私が経験した事例でも、会社から頼まれ、架空の買掛金と未払金を計上してしまった事例や、作り替えた伝票を元に入力作業を全てやり直した事例などがありましたが、税理士の責任は全く問われないどころか、査察官からの呼び出しさえありませんでした。
ところが、この5年間ぐらいで状況は一変しています。納税者本人が逮捕される場合は、脱税に関与した税理士も同時に逮捕され、さらに税理士が起訴されることも珍しくなくなっています。最近の新聞報道から拾い出せば次のような状況です。

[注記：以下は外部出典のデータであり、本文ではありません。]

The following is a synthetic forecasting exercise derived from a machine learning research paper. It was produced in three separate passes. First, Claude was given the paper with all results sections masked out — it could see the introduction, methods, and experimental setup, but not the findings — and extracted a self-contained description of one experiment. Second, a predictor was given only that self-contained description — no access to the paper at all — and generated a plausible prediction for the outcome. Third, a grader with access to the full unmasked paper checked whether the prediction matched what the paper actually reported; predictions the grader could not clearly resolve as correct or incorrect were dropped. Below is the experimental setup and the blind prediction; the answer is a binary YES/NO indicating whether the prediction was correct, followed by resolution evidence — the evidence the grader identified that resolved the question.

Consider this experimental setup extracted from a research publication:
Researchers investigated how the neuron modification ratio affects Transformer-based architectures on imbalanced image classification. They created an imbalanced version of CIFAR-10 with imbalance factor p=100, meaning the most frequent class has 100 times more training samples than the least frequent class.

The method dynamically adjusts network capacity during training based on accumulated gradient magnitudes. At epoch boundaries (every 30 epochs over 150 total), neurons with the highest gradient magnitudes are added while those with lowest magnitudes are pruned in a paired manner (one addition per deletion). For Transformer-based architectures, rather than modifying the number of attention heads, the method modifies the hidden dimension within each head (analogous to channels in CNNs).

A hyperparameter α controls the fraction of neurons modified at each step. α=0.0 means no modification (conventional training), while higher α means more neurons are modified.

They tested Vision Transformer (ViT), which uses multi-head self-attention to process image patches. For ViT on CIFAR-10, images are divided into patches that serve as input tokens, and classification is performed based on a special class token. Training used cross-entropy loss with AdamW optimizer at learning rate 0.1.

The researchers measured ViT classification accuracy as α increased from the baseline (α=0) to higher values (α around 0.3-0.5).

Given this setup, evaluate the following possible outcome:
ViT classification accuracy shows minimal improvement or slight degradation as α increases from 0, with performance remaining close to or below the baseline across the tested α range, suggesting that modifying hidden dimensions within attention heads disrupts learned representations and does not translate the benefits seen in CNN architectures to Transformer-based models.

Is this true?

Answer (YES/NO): NO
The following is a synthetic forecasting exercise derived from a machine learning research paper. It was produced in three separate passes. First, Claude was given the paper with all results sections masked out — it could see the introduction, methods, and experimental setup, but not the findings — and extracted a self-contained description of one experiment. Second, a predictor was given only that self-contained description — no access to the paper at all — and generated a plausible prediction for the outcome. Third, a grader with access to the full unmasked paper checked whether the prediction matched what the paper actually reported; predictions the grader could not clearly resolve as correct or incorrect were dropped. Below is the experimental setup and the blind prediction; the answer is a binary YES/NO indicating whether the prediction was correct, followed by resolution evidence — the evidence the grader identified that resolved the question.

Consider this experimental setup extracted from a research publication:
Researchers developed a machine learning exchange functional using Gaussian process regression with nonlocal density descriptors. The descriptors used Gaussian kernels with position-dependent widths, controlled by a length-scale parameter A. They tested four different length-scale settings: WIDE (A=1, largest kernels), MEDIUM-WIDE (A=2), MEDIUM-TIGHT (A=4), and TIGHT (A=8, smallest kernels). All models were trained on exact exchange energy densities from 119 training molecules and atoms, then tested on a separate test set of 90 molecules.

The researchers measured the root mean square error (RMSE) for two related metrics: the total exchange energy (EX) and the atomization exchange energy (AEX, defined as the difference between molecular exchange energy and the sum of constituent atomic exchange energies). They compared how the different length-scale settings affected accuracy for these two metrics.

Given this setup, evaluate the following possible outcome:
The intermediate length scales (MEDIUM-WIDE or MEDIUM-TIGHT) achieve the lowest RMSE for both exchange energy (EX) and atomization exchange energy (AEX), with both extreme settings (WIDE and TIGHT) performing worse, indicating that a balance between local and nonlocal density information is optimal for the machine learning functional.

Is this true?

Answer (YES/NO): NO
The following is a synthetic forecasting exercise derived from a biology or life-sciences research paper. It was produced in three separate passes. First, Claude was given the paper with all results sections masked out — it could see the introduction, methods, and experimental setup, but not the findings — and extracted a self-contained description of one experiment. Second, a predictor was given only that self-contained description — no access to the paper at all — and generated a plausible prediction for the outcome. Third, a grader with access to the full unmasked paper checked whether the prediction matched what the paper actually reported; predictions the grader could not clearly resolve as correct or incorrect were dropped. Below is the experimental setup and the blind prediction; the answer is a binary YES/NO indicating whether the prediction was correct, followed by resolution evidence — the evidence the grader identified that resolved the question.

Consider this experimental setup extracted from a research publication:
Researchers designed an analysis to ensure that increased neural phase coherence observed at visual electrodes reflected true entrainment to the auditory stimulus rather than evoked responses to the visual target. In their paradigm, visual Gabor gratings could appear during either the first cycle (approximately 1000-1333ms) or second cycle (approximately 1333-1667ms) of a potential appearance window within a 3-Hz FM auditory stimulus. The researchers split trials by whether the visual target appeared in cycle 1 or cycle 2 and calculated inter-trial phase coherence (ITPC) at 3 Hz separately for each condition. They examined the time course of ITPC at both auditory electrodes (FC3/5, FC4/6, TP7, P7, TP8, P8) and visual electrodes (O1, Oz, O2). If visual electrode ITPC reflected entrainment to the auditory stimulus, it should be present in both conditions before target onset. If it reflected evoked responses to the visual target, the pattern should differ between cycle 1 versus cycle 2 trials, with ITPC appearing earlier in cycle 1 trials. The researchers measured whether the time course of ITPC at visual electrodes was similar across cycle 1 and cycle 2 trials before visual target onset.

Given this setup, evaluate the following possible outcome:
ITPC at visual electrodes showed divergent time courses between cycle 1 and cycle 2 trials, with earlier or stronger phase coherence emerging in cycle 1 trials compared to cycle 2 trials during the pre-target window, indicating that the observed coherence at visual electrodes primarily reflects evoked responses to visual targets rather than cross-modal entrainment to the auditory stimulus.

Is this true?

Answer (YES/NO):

税理士には、法定申告期限までに税務申告書を提出しなければならない究極の使命があります。期限内の申告を怠れば、それだけで無申告加算税が課税されてしまいます。過少申告の場合は、後に修正申告書を提出し、あるいは税務調査の段階で事実を明らかにすれば済むとの油断もあります。
確かに、経営者を説得し、正直な申告書を提出させるのが税理士の使命であり、これが受け入れられない場合は依頼を断るのが正しい税理士の道かもしれません。しかし、長年の付き合いのある経営者に対し、そのような突き放した処理が行い難いのも税理士の弱さです。
「脱税に関与しても、脱税報酬が支払われていない限りは、税理士に対してはお咎めなし」。このような10年前の取り扱いは、課税庁職員が、税理士の弱さを承知していたための取り扱いと理解することができました。
しかし、現在は違います。なぜ、取り扱いが変わってしまったのか。これは、遡れば、強制執行妨害罪に問われた安田好弘弁護士の逮捕(平成15年12月24日に東京地裁で無罪判決)から始まったように思います。住専管理機構は告発状を提出するとの方法で、安田弁護士の逮捕について検察に協力しました。
それまで検察は、専門家の逮捕には相当に慎重でした。国家権力の横暴として人権派弁護士から攻撃されることが必至だったからです。ところが、人権派弁護士を標榜していた人達が、検察権力を使い、債権回収を始めてしまった。これが住専管理機構が作り出した新しい社会です。
弁護士が逮捕されてしまう時代ですから、検察官が税理士を逮捕するのに躊躇するはずがありません。他人の脱税のために自分が逮捕されてしまっては割に合いません。時代が変わったことを理解し、依頼者のために危ない橋を渡らないようにするのも専門家の知恵です。